Former FIFA president Sepp Blatter and former UEFA president Michel Platini will appear in a Swiss court on Wednesday on charges of suspicious payment fraud in 2015.
Blatter, 86, and Platini, 66, will begin a two-week trial in the Swiss Federal Criminal Court in the southern city of Bellintsuna for suspected payment fraud that has kept them out of the global football scene since 2015. The two former officials, who are also being prosecuted for mismanagement, breach of trust and fraud, are accused of “illegally receiving into FIFA’s account a payment received in 2011 in the amount of two million Swiss francs (1.8 million euros)” for Platini. The court stated that Platini “submitted to FIFA in 2011 an alleged fictitious invoice for a still-existing (alleged) debt for his activities as an adviser to FIFA between 1998 and 2002”. The trial ends on the 22nd of this month, and the three judges deliver their decisions on July 8th. Both men face up to five years in prison or a fine.
“oral agreement”
Platini and Blatter were banned from any football-related activity at a time when the Frenchman seemed poised to take over from the Swiss at the top of the international organization. The allies became enemies due to Platini’s impatience to seize power, and the fall of Blatter came quickly due to a separate 2015 corruption scandal investigated by the US Federal Bureau of Investigation (FBI).

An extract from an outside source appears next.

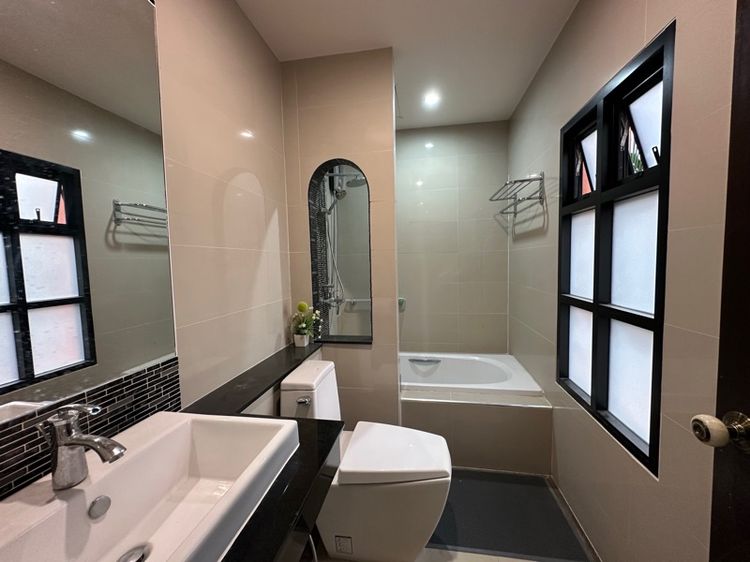 ตกแต่งครบ 2019 ไม่ใช่ House for rent near Pattaya รูปที่ 3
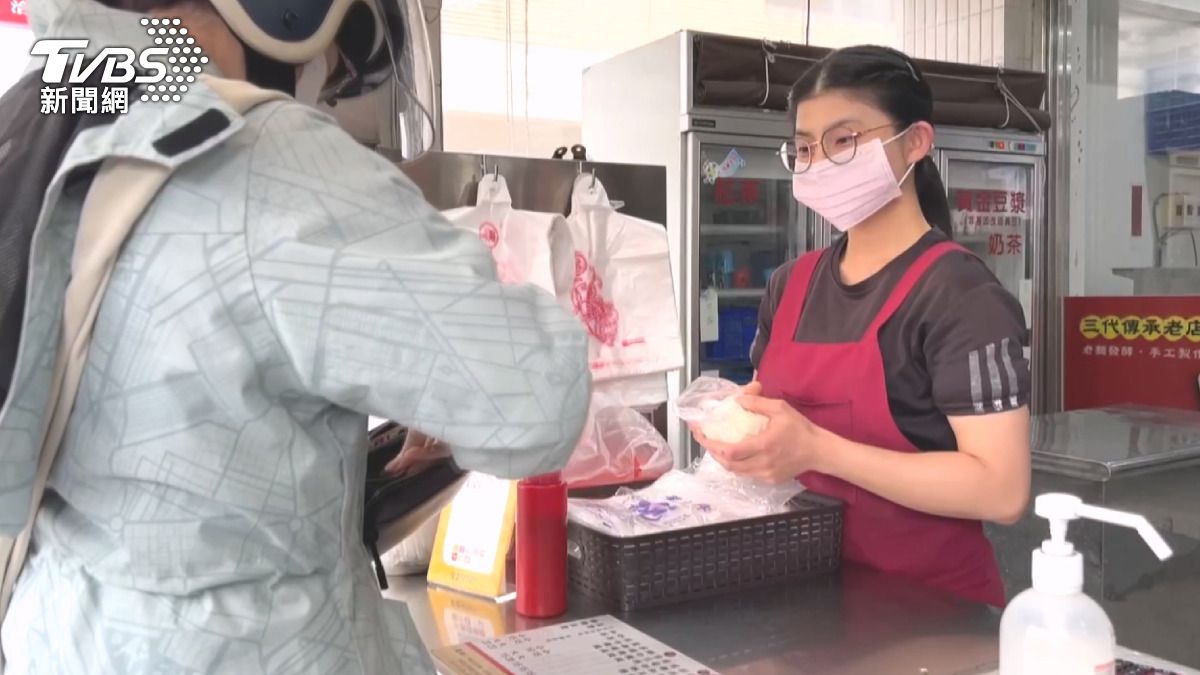 女童買完包子回到車上後,突然發出一聲尖叫,隨即陷入昏迷。(圖/TVBS)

At the Pelintsuna trial, the defense and the prosecution agreed on one thing: Platini was appointed Blatter’s adviser between 1998 and 2002. In 1999, they signed a contract for an annual salary of 300,000 Swiss francs, “which Platini invoiced each time and paid in full to FIFA”, according to Swiss prosecutors. However, more than eight years after his advisory role ended, Platini “demanded two million francs,” the agency said in a statement.
Federal prosecutors allege that “with the involvement of Blatter, FIFA paid Platini the said amount in early 2011. Evidence collected by the Swiss prosecutor’s office confirmed that this payment to Platini was made without legal grounds. This payment damaged FIFA’s assets and unnecessarily hurt Platini. legal”. The two men insist that they verbally agreed from the outset on an annual salary of one million francs.
“This is an unpaid salary owed to FIFA under an oral contract and paid on the best legal terms. Nothing extra! I have acted, as I have throughout my life and career, with the utmost candor,” Platini said in a statement to AFP. As a civilian side, FIFA wants the money paid out in 2011 to be “returned to the sole purpose for which it was intended: football,” Mai Hall-Shirazi, the football organization’s lawyer, told AFP.
Blatter joined FIFA in 1975, became its general secretary in 1981 and president in 1998. The Swiss was forced to step down as president of the world body in 2015 and was suspended by FIFA for an 8-year period, later reduced to 6 years. for ethical violations. After it turned out that he allowed Platini to pay two million euros.
As for Platini, he is considered one of the greatest footballers in history. He won the Ballon d’Or three times in a row between 1983 and 1985 and led the European Union from January 2007 to December 2015. He appealed the decision to ban him for eight years before it was reduced to four.